Broward has a median income of $52,954 (12th-highest) and estimated cost of living of $37,880 (fifth-highest), while Miami-Dade was 41st because of its more narrow spread between median income, $44,224, and estimated cost of living, $35,087.

Costs are controlled in urban counties such as Palm Beach, Broward and Miami-Dade because of what Stronge called “agglomeration economies” — those are benefits derived because of people and companies locating near each other.

Examples include home health-care workers who can charge less for their services because they have to commute a short distance to their jobs, compared with the same workers in rural areas who might have to drive 50 miles, he said. Shipping companies and restaurants that open in industrial parks also benefit the parks’ tenants by trimming commute costs to access those services, he said.

Because they are clustered, “then people meet and discover the latest techniques for managing and doing jobs and that improves efficiency,” he said. “That’s called an external economy of scale as opposed to an internal economy of scale, such as Henry Ford developing more efficient ways to run his assembly line. It’s when you get benefits from outside your firm.”

Similarly, urban areas draw more businesses to compete with one another, keeping prices lower for consumers, Stronge said.

Because supermarkets are both competing and serving larger customer bases, they can command lower prices from suppliers and pass the savings along.

In SmartAsset’s rankings, counties with the weakest purchasing power tend to have small populations, be inland and dependent on low-paying agriculture jobs, including the bottom five: 63) Jackson; 64) Madison; 65) Dixie; 66) Glades; and 67) Putnam.

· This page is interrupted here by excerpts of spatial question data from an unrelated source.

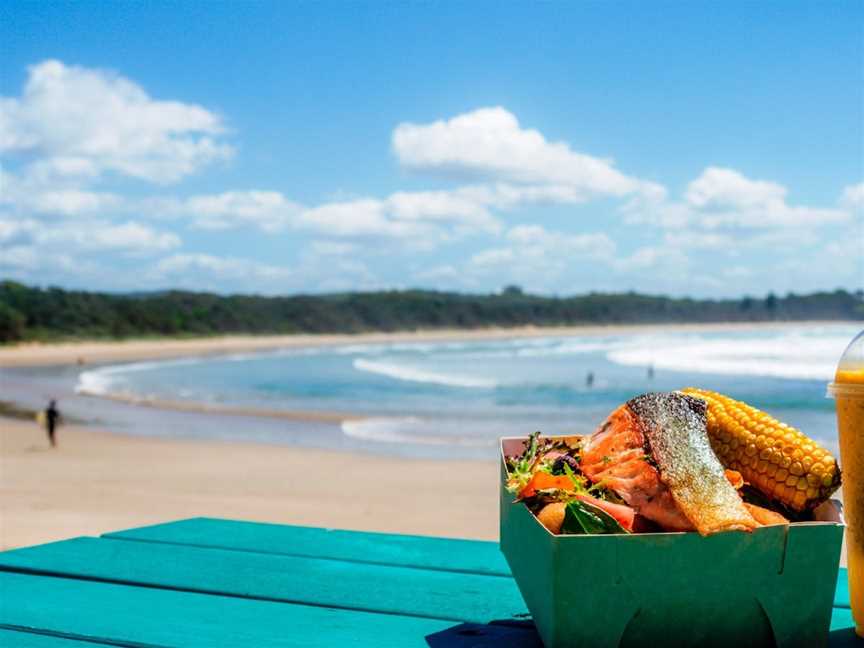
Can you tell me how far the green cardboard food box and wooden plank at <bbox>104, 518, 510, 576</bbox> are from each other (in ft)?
2.14

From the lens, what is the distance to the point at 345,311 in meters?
103

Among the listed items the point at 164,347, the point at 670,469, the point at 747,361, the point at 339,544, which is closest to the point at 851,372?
the point at 670,469

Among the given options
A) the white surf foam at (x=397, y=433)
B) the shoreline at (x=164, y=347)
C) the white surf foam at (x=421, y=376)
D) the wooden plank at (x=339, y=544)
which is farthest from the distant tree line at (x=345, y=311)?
the wooden plank at (x=339, y=544)

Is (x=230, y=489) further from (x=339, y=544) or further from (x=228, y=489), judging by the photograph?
(x=339, y=544)

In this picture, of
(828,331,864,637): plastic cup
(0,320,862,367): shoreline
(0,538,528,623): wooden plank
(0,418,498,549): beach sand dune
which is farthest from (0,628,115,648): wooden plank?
(0,320,862,367): shoreline

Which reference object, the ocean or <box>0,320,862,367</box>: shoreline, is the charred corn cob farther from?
<box>0,320,862,367</box>: shoreline

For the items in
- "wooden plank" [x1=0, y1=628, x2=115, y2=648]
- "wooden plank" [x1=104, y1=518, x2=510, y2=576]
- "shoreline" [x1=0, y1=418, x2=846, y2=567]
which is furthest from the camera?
"shoreline" [x1=0, y1=418, x2=846, y2=567]

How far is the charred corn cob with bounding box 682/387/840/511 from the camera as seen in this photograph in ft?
3.97

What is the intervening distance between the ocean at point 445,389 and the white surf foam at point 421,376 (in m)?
0.07

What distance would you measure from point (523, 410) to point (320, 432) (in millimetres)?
5929

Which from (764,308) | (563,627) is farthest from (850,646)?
(764,308)

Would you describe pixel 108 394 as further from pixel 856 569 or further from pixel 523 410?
pixel 856 569

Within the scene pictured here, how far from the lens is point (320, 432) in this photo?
67.1 feet

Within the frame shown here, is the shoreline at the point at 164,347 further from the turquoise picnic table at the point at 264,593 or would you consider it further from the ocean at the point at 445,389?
the turquoise picnic table at the point at 264,593
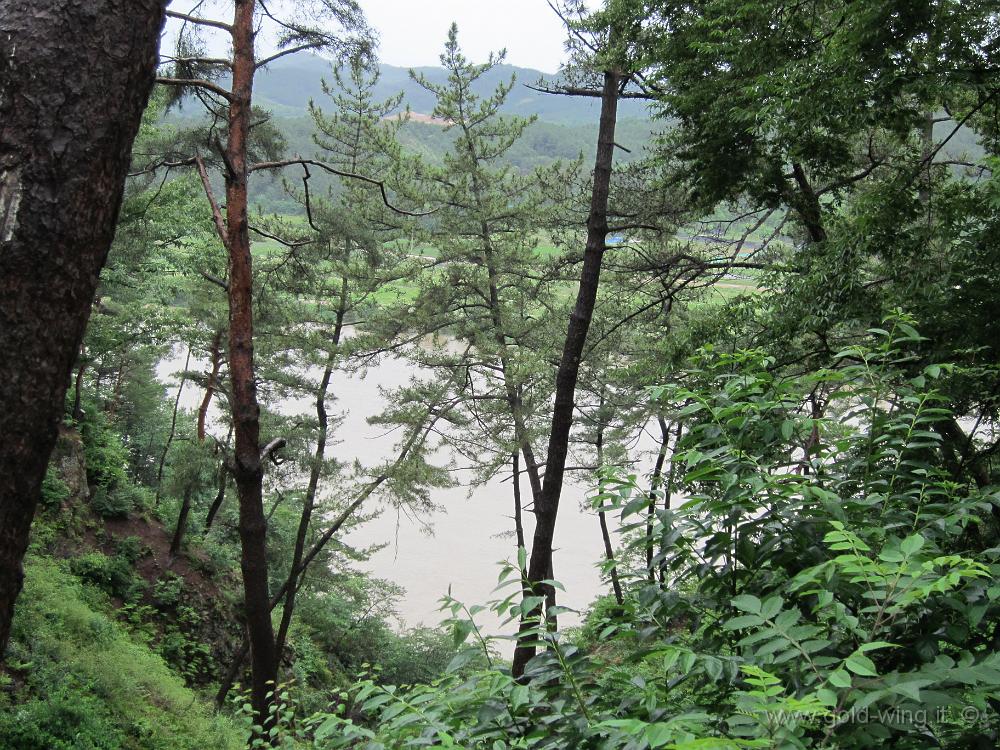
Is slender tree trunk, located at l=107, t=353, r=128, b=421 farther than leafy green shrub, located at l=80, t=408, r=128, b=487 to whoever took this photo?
Yes

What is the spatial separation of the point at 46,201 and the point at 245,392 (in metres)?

Nationwide, counties with the lowest purchasing power ratings tended to be concentrated in the Deep South — Kentucky, Georgia, Alabama, Mississippi, Louisiana, Arkansas and Missouri — as well as New Mexico, Oregon, Idaho and Montana.

States with high concentrations of counties with high purchasing power include Texas, Wyoming, Nevada, Utah, North and South Dakota, New Jersey, Connecticut, Massachusetts and New Hampshire.

Large-population states, including Florida, New York, California, Illinois, Indiana, Ohio and Wisconsin, have roughly even distributions of counties with high and low purchasing power rates.